Question: Subtract. \frac{4}{x^2 - 3x + 2} - \frac{3}{x^2 - 2x + 1} \frac{4}{x^2 - 3x + 2} -…

Subtract. \frac{4}{x^2 - 3x + 2} - \frac{3}{x^2 - 2x + 1} \frac{4}{x^2 - 3x + 2} - \frac{3}{x^2 - 2x + 1} = \boxed{} (Simplify your answer. Type your answer in factored form.)

Solution

To solve the problem, we need to subtract the given rational expressions:

\[ \frac{4}{x^2 - 3x + 2} - \frac{3}{x^2 - 2x + 1} \]

First, factor the denominators.

For \(x^2 - 3x + 2\):

The factors are \((x - 1)(x - 2)\).

For \(x^2 - 2x + 1\):

This can be factored as \((x - 1)^2\).

Now, find a common denominator, which is \((x - 1)^2(x - 2)\).

Rewrite each fraction with the common denominator.

For \(\frac{4}{x^2 - 3x + 2}\):

\[ \frac{4}{(x - 1)(x - 2)} = \frac{4(x - 1)}{(x - 1)^2(x - 2)} \]

For \(\frac{3}{x^2 - 2x + 1}\):

\[ \frac{3}{(x - 1)^2} = \frac{3(x - 2)}{(x - 1)^2(x - 2)} \]

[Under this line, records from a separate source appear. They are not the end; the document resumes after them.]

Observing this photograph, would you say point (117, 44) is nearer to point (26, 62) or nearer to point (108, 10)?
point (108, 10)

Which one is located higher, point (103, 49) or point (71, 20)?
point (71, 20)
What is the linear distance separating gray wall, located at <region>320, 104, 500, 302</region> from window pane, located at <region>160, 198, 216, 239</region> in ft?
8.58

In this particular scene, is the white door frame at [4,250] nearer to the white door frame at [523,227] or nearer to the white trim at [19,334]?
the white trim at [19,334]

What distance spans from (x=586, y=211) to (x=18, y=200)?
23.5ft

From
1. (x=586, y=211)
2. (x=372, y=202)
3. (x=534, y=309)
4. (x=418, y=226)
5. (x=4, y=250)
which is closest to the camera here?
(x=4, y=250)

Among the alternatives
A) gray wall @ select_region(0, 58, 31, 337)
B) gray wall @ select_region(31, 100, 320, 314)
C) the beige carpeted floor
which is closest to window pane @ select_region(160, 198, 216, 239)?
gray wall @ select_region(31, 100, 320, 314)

Now, subtract the two fractions:

\[ \frac{4(x - 1) - 3(x - 2)}{(x - 1)^2(x - 2)} \]

Simplify the numerator:

\[ 4(x - 1) = 4x - 4 \]

\[ 3(x - 2) = 3x - 6 \]

\[ 4x - 4 - (3x - 6) = 4x - 4 - 3x + 6 = x + 2 \]

So the expression becomes:

\[ \frac{x + 2}{(x - 1)^2(x - 2)} \]

This is the simplified form in factored terms.